● Aim of the task:
Retype everything in the records from the line containing "Examining the photo, is" down to the end of the records, leaving out the pictures.

____ Task data

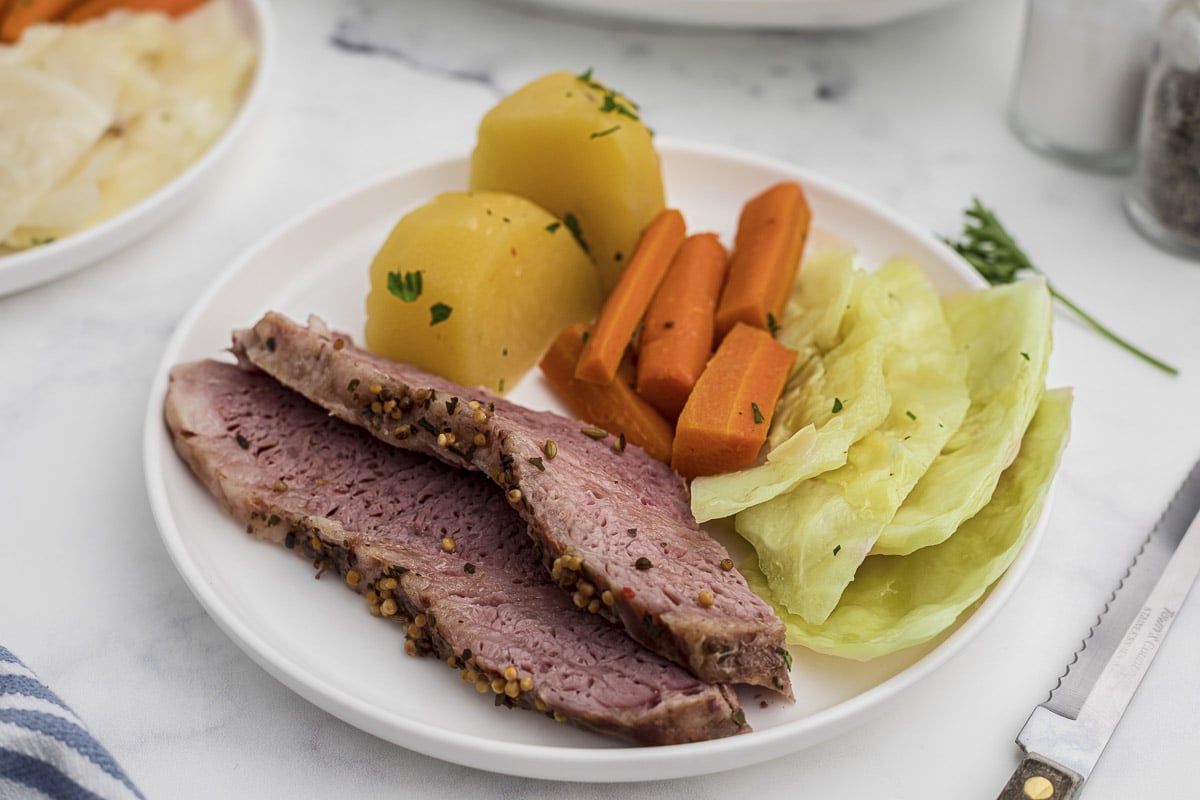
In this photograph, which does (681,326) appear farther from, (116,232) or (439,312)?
(116,232)

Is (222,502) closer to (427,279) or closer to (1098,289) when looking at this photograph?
(427,279)

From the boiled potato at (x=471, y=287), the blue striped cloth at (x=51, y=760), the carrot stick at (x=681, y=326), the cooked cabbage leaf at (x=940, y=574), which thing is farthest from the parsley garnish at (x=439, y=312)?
the blue striped cloth at (x=51, y=760)

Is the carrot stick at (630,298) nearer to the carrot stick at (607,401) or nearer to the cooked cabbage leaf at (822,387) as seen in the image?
the carrot stick at (607,401)

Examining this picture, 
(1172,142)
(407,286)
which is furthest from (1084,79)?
(407,286)

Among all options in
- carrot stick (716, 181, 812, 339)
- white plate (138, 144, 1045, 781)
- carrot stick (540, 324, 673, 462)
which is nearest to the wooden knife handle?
white plate (138, 144, 1045, 781)

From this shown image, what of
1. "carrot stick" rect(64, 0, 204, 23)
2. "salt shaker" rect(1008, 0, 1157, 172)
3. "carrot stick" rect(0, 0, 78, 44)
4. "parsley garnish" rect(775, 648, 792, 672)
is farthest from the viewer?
"carrot stick" rect(64, 0, 204, 23)

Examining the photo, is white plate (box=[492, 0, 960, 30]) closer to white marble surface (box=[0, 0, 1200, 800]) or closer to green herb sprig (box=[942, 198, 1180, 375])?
white marble surface (box=[0, 0, 1200, 800])
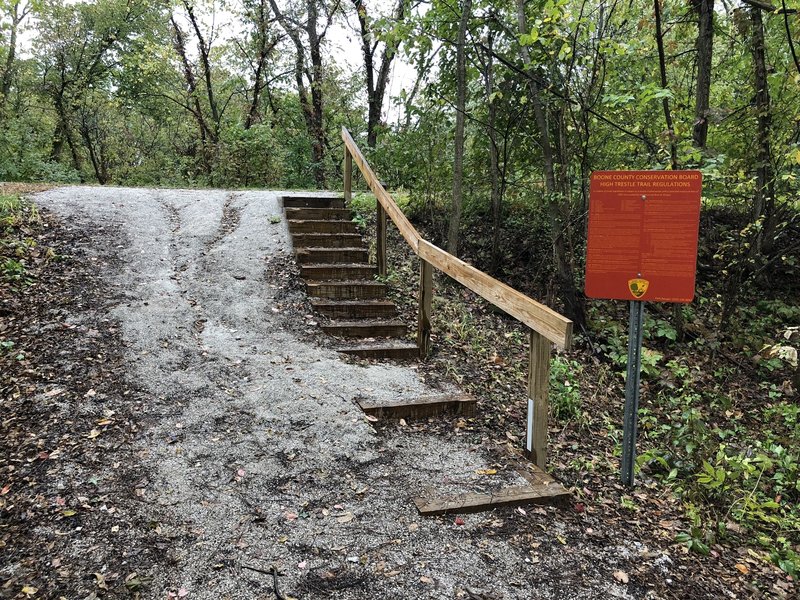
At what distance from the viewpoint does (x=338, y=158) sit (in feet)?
51.6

________

● Solution for this task:
Examining the photo, is white plate (box=[492, 0, 960, 30]) closer to white marble surface (box=[0, 0, 1200, 800]) or closer to green herb sprig (box=[942, 198, 1180, 375])?
white marble surface (box=[0, 0, 1200, 800])
At what distance from the viewpoint does (x=338, y=158) sit (in feet)?
51.6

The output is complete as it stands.